PARTES DO EXERCÍCIO:
a – No texto sobre violações de direitos sexuais de crianças e adolescentes em grandes obras, a quem a visão dualista dirige exclusivamente a responsabilidade pela exploração sexual?
b – Prossiga o texto sobre violações de direitos sexuais de crianças e adolescentes em grandes obras a partir do ponto em que ele termina.
____ TRECHO DA FONTE
Violações de direitos sexuais de crianças e adolescentes nos projetos de infraestrutura e desenvolvimento



Violações de direitos sexuais de crianças e adolescentes nos projetos de infraestrutura e des-envolvimento. 

Estela Márcia Rondina Scandola

Osvaldo dos Passos Pereira Junior. 

 

“O mercado sexual é concreto, espraia-se por todas as cadeias produtivas e, em muitos casos, servindo para aplacar a solidão e a deserção dos trabalhadores advindos da migração forçada e, em outros é co-gerido por gestores dos grandes canteiros de obras premiando executivos e temperando as negociações financeiras.” (SCANDOLA, 2009, p.7) 

Nossa militância em direitos humanos a partir da sociedade civil tem ensinado que o mercado sexual se expande por locais que estão no foco das obras de “desenvolvimento”, como componente do mesmo processo e é um elemento fundamental para a compreensão das violações de direitos sexuais de crianças e adolescentes, um dos impactos do avanço das grandes obras. Essas relações começam a ser consideradas, com maior atenção, por parte dos agentes de promoção dos direitos de crianças e adolescentes – embora nos materiais de campanha e mesmos nos discursos prevaleça a ideia “pedagógica” de esquartejar o conceito de exploração sexual nos tradicionais e engessados “tipos de violência”.

O debate necessário para a compreensão das implicações entre violações de direitos sexuais e grandes projetos de “des-envolvimento” refere-se à continuidade da percepção dualista e reducionista comumente presente na maioria dos discursos. Essa visão permanece presa no seguinte raciocínio: o mercado sexual surge como conseqüência da instalação dos canteiros de obras; a responsabilidade pela exploração sexual é dirigida exclusivamente aos homens, que se aglomeram para trabalhar nesses locais; a exploração sexual é tomada como problema temporário com duração correlata ao período necessário para a instalação do empreendimento; por sua efemeridade e por suas causas facilmente identificáveis (residem simplesmente nos desejos de trabalhadores, cujos contratos de trabalho são igualmente efêmeros), a exploração sexual de crianças e adolescentes pode ser enfrentada e até mesmo erradicada através de campanhas orientativas junto a trabalhadores e responsáveis pelos empreendimentos. Esta interpretação de exploração sexual herda da visão limitada nos relacionamentos intersubjetivos a polarização entre bem e mal e a culpabilização de indivíduos migrantes ou empreendedores, tornados bodes expiatórios.
________
____ SEÇÃO DE DADOS
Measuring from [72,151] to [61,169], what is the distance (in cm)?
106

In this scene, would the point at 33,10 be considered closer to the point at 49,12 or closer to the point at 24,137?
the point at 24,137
________
RESPOSTAS EM ORDEM:
a – Aos homens que se aglomeram para trabalhar nos canteiros de obras.

b –
O entendimento primário de exploração sexual que ocupou (e ocupa) por tempos nossos discursos e estratégias de ação se limitava a classificações por lugares e/ou por características dos relacionamentos entre os indivíduos envolvidos. O lugar por excelência da exploração sexual era o de fora de casa e o critério básico era, por decorrência, a não existência de relações entre familiares – daí a diferenciação entre abuso e exploração, tomando a primeira violação como intrafamiliar e a segunda como extrafamiliar. Essa classificação se desmancha diante de tensionamentos vindos da realidade – por exemplo, que tipo de violência comete um padrasto que “privilegia” a enteada adolescente com presentes freqüentes e “regalias” em troca da satisfação sexual? Nesta situação e em outras semelhantes, a violação de direitos ocorre no lugar preestabelecido para o abuso e tem dinâmica preestabelecida para a exploração sexual.

Essa visão inicial – que continua fundamentando cartilhas e material de campanha – é limitante por forçar que teorizações (que se tornaram inócuas pela falta de conversa constante com as práticas) caibam, com justeza, na vida cotidiana concreta. Semelhantemente, ainda permanece a ideia de restringir a situação de exploração sexual apenas quando há explícita troca comercial e o favorecimento financeiro de terceiros pelo uso do corpo de crianças e adolescentes.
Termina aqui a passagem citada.